Business is a constant battle: supplies want to charge you more, customers
want cheaper prices and higher quality, and competitors want you out of business
completely. This presentation will provide a new approach to strategic planning
with an eye toward execution: maneuver warfare applied to business. It will
not "turn the participants into Marines," but it will give them some
applicable tools for preparing, planning, and executing strategies that have
been proven repeatedly in practice. The discussion will include:
Preliminary and theoretical considerations - initial concepts and definitions
that frame assumptions and considerations prior to preparing an organization
to go into action and the planning and executing of any strategy. These will
include the Principles of War as applied to business, the concepts of friction,
uncertainty, fluidity, and disorder, moral versus physical forces, the complimentary
nature of offense and defense, and considerations of art and science.
Preparation - any organization moving toward implementation of a strategic
vision undertakes to be ready for the opportunities and challenges expected-it
looks inward. This ongoing process shapes the ultimate degree of success or
failure of the strategic plan. The process involves organization, doctrine,
leadership, training and education, and equipment, all to be addressed.

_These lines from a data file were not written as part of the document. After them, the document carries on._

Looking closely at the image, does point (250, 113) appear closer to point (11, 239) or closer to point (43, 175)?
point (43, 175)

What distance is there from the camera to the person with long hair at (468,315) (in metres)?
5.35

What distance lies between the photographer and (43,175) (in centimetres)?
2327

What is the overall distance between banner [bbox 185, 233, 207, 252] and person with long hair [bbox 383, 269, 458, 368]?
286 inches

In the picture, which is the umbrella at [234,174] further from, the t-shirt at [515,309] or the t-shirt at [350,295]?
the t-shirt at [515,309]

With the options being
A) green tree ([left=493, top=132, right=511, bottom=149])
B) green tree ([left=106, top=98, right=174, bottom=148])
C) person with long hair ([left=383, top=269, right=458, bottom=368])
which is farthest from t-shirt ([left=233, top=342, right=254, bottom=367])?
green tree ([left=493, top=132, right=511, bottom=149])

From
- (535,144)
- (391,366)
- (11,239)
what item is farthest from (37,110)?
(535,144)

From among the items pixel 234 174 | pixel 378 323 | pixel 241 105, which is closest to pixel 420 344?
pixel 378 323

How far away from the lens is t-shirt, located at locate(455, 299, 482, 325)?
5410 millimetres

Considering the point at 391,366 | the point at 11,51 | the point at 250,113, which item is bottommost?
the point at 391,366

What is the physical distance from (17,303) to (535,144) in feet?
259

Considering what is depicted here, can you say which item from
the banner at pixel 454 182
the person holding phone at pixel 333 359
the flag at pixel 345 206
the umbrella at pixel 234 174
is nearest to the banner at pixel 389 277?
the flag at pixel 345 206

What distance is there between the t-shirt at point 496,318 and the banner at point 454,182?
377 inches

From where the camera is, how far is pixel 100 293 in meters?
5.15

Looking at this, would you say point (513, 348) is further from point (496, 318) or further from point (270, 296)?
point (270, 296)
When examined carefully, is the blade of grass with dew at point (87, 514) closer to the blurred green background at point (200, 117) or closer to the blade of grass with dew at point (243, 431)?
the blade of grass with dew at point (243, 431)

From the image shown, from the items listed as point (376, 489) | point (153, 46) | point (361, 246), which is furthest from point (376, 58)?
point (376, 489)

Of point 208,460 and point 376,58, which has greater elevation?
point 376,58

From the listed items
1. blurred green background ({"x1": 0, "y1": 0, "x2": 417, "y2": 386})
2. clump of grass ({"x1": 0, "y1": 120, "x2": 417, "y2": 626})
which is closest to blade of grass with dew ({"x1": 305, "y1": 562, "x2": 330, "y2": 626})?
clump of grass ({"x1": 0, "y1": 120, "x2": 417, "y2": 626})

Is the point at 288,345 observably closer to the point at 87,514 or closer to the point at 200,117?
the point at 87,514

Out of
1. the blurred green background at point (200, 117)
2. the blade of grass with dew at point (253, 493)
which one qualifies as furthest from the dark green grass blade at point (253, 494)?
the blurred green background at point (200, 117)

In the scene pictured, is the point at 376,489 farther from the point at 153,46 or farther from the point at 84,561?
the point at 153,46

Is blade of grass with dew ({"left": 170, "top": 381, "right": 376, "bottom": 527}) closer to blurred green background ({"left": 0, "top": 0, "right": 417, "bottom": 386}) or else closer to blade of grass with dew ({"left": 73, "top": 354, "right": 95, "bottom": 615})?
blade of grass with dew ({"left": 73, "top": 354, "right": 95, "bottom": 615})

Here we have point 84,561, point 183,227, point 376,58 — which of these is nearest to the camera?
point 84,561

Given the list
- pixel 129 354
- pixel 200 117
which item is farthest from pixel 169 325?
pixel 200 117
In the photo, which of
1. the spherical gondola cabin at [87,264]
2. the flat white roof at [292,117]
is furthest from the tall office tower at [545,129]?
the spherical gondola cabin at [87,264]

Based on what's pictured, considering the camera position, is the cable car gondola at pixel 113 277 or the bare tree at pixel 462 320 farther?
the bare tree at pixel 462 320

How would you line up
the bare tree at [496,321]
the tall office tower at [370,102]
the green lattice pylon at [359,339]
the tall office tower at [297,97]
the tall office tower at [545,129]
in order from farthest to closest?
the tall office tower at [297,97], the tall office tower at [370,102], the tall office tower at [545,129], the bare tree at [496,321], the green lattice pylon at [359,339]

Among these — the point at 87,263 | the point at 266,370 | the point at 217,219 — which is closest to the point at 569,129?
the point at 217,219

Plans and execution - the culmination of forming and implementing a strategic
plan is when an organization sets out to conquer a realm beyond itself. Concepts
essential to this phase include philosophy of command versus control, shaping,
decision making, mission tactics, commander's intent, focus of effort, surfaces
and gaps, and combined arms.
Military jargon will be kept to a minimum and examples from business will be
used to illustrate the points explained. This presentation is meant to give
participants some new perspective on how to prevail in their business in simple
and effective terms without undue esoteric concepts.